La notizia è semplice, eppure nessuno l’ha riportata: Morgan ha composto la colonna sonora di un film che ha vinto il Los Angeles Film Festival, il Toronto Film Festival, due festival di New York, il Festival di Berlino, quello di Londra e altri venti tra i più importanti festival cinematografici del mondo. Nessuna testata italiana ne ha parlato. Nessun comunicato. Nessuna agenzia. Silenzio. Il film, Nado, è un documentario intenso e commovente: racconta la vita di un artista novantenne, scultore mutilato da ragazzo, con la regia di un giovane italiano, Daniele Farina. Un’opera che ha toccato il pubblico e convinto giurie internazionali, anche grazie alle musiche di Morgan, originali, inconsuete, innovative. La domanda sorge spontanea: perché un’opera capace di trionfare ovunque nel mondo è completamente ignorata in Italia? La risposta non è solo culturale, ma politica, simbolica, sistemica. Negli ultimi vent’anni nessun regista italiano ha affidato a Morgan una colonna sonora. Non perché non ne sia capace al contrario: è uno dei compositori più originali, visionari e preparati in circolazione. Ma perché è stato progressivamente delegittimato, marginalizzato, deformato fino a diventare un tabù. Un artista scomodo, che nessuno osa più valorizzare per paura di uscire dal pensiero dominante.
Eppure la domanda resta: chi è questo Morgan?
Morgan è un caso unico non solo per il nostro Paese, ma per la storia della cultura globale. Un artista totale, multidisciplinare, inclassificabile. Musicista, scrittore, teorico, divulgatore. Un’intelligenza libera, radicale, refrattaria a ogni forma di addomesticamento. Il fatto più inquietante è che non riceve interesse istituzionale, editoriale, industriale. E dunque, per il sistema, non esiste. È come se ogni sua attivazione generasse automaticamente la sua disattivazione: lo si ignora, lo si scredita, lo si ridicolizza, lo si annulla.

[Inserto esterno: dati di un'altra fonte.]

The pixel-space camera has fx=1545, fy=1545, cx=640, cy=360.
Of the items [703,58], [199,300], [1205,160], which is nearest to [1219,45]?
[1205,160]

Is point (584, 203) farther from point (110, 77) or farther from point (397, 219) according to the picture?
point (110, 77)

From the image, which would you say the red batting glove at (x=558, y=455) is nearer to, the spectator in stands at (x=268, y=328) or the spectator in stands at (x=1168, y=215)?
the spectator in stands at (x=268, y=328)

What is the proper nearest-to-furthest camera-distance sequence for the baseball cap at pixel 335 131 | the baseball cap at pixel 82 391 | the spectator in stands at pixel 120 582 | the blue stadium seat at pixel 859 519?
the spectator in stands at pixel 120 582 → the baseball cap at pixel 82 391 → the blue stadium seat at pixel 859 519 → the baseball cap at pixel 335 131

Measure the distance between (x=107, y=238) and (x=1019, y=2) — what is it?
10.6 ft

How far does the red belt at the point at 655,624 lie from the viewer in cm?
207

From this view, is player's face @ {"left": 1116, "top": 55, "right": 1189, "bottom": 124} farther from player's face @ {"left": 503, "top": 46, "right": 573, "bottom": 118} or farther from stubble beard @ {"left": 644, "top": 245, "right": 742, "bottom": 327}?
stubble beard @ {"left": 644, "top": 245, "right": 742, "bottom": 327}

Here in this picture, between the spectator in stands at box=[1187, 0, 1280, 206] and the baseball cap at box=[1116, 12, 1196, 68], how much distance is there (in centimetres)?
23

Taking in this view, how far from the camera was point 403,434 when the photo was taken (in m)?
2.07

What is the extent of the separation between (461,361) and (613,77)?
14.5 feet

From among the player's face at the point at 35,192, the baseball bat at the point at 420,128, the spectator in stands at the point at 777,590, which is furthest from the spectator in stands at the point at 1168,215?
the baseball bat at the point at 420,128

Una delle menti più fertili e prolifiche della scena culturale italiana viene sistematicamente espulsa dal discorso pubblico. Se si elencasse anche solo una minima parte della sua produzione musicale, letteraria, teorica, divulgativa basterebbe per collocarlo tra i grandi protagonisti della cultura europea. Ma le sue opere, troppo significative, troppo vive, generano un effetto paradossale: più sono potenti, più il sistema le rifiuta.

Il meccanismo è perverso: originalità scambiata per devianza, profondità per disturbo, libertà per disfunzione
Morgan non può essere celebrato perché non è normalizzabile. Così, privato di legittimazione, viene cannibalizzato dai media e dall’industria, ridotto a figura da spettacolo, bersaglio di proiezioni collettive. Lo si consuma senza capirlo. Lo si espone per zittirlo. Lo si isola per neutralizzare ciò che rappresenta: la verità dell’arte. In un sistema che riconosce solo ciò che può incasellare, ciò che sfugge viene rimosso. E Morgan sfugge a tutto: ai generi, ai ruoli, ai format, ai poteri. È antigerarchico in un mondo fondato sull’obbedienza, meritocratico in un contesto che premia l’allineamento, anticipa il tempo in una cultura che vive solo nell’immediato. È troppo avanti. Troppo libero. Troppo autentico. E dunque va escluso. La vera domanda, allora, non è più chi sia Morgan. Ma chi siamo noi, se non siamo in grado di riconoscerlo.